Donderdag bezocht ik samen met Martin (een goede vriend) het Louwman Museum in Den Haag. Iets waar we het al zeker twee jaar over hadden om eens te doen, maar wat er nu dan uiteindelijk van kwam. Voor de gemiddelde vrouw ben ik behoorlijk geïnteresseerd in auto’s en met name de oldtimers en mooie sportmodelletjes, laten mijn hart sneller kloppen.

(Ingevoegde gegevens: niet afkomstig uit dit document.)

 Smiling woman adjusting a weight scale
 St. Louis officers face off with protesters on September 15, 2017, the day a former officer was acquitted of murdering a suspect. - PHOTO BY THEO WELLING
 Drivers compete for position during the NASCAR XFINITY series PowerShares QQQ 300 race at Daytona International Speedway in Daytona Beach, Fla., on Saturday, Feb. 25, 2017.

Martin valt regelrecht in de categorie autofanaat en werkt daarnaast in een autoschadeherstel-bedrijf (ACR Group), waar ook meerdere voertuigen zijn opgeknapt, die op de dag van vandaag in het museum te bewonderen zijn. Aan een aantal ervan, heeft hij ook zelf gewerkt. Dus ja, dan kan een bezoekje aan het bekende automuseum in Den Haag niet uitblijven!
Het Louwman Museum bevat een collectie van ruim 250 bijzondere, voornamelijk antieke, auto’s. De basis werd al in 1935 gelegd en de auto’s zijn door twee generaties van de familie Louwman bijeen gebracht. Best wel bijzonder om als familie zo’n unieke verzameling te kunnen opbouwen. Momenteel is in het museum ook de McLaren tentoonstelling te zien, met een aantal bloedmooie sportwagens die heel wat PK’s onder de motorkap hebben.

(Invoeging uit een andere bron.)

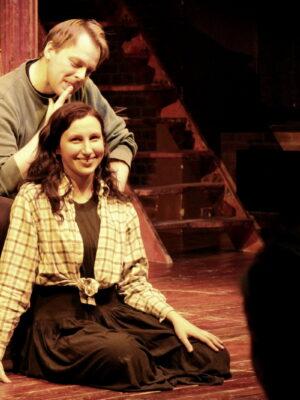 Na pierwszym planie dwójka młodych osób – jasnowłosy mężczyzna w szarej bluzie i ciemnowłosa kobieta w spódnicy – na scenie teatralnej. Za nimi, w tle, widać elementy dekoracji: drewniane schody i dwa pionowe słupy. Mężczyzna siedzi na krześle, a kobieta siedzi na podłodze, przed nim. Mężczyzna przygląda się zainteresowaniem wierzchołkowi jej głowy. Kobieta uśmiecha się do obiektywu.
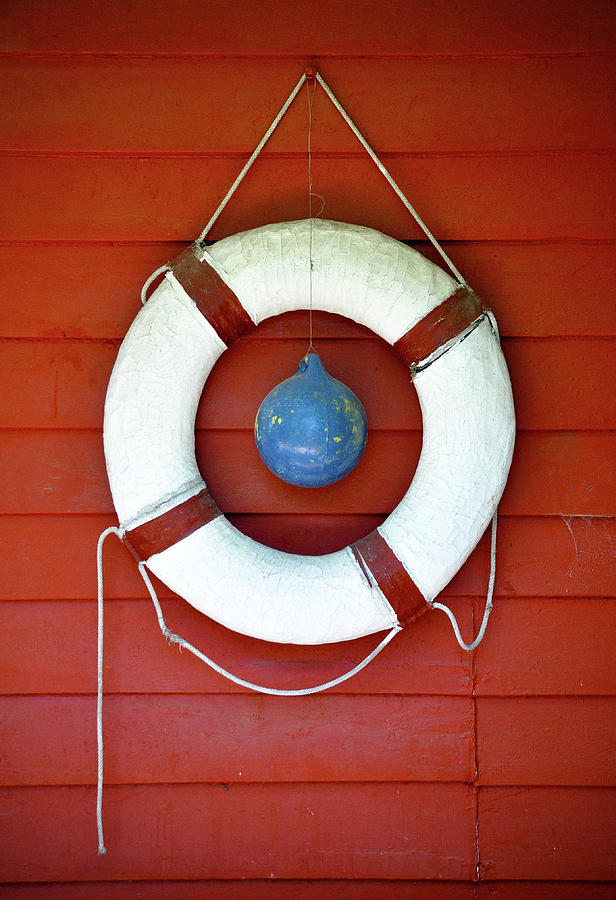 Life Buoy Hanging On Wall Photograph by The Rich Earthy Tones Of Terracotta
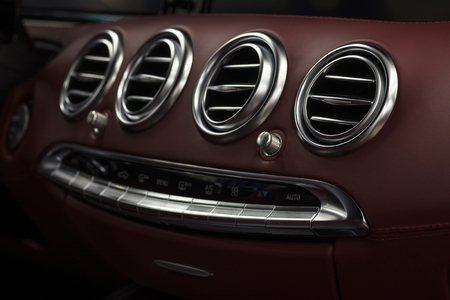 Luxury car interior details. Leather dashboard with air condition. Фото со стока - 121735086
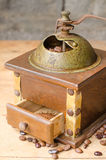 Vintage coffee grinder on rustic background. Vintage coffee grinder and coffee beans on a old wooden table and a rustic background Stock Photography
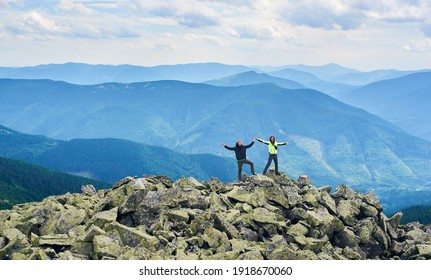Happy couple holding hands up, standing on top of cliff, beautiful mountains scenery on background. Hiking, tourists reaching peak together. Wild nature with amazing views. Sport tourism concept.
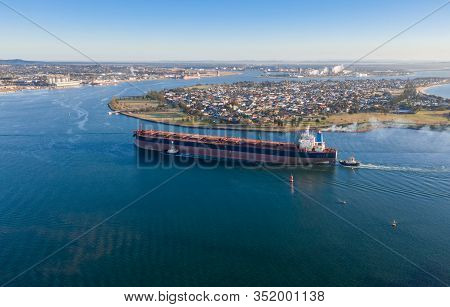 A Coal Ship Is Brought Into Port By Tug Boats In Newcastle Nsw Australia. Newcastle Is One Of The Bu
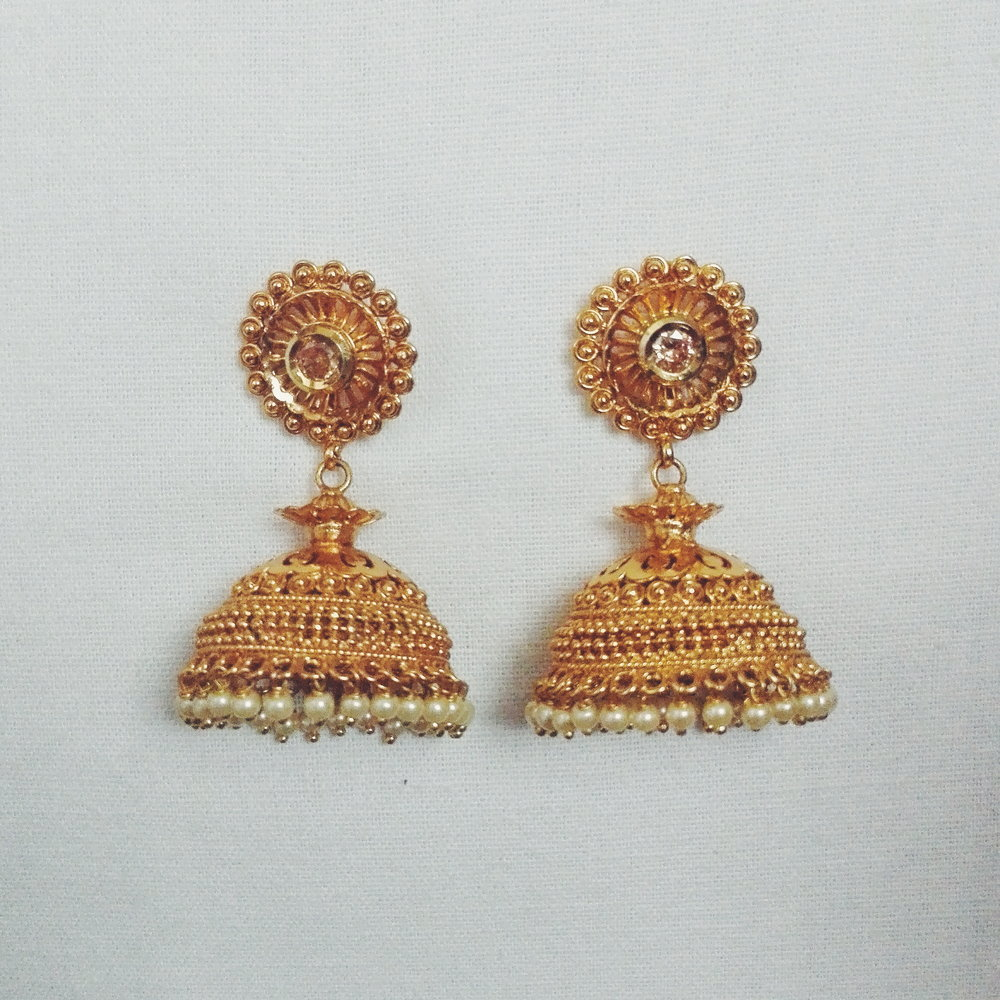 These are a bit new and by far my favourite jhumkas. It's widely popular and just goes with almost every look (definitively everyone need to own a pair of pure jhumkas like these). To see where I've worn this before click  here .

Wat direct opviel, was de unieke bouwstijl en vormgeving en dat ook binnen op detail is gelet. Het museum is geen gevalletje oude auto’s in hallen, er is overal over nagedacht. Omdat ik zelf iemand ben die erg detailgericht is, vind ik dat mooi om te zien. Je valt bij binnenkomst direct met je neus in de boter met de McLaren tentoonstelling.
De auto’s staan achter koordjes, maar je kunt er omheen lopen en van dichtbij foto’s maken. Eén van deze auto’s werd later ook gestart en liet een prachtig geluid horen.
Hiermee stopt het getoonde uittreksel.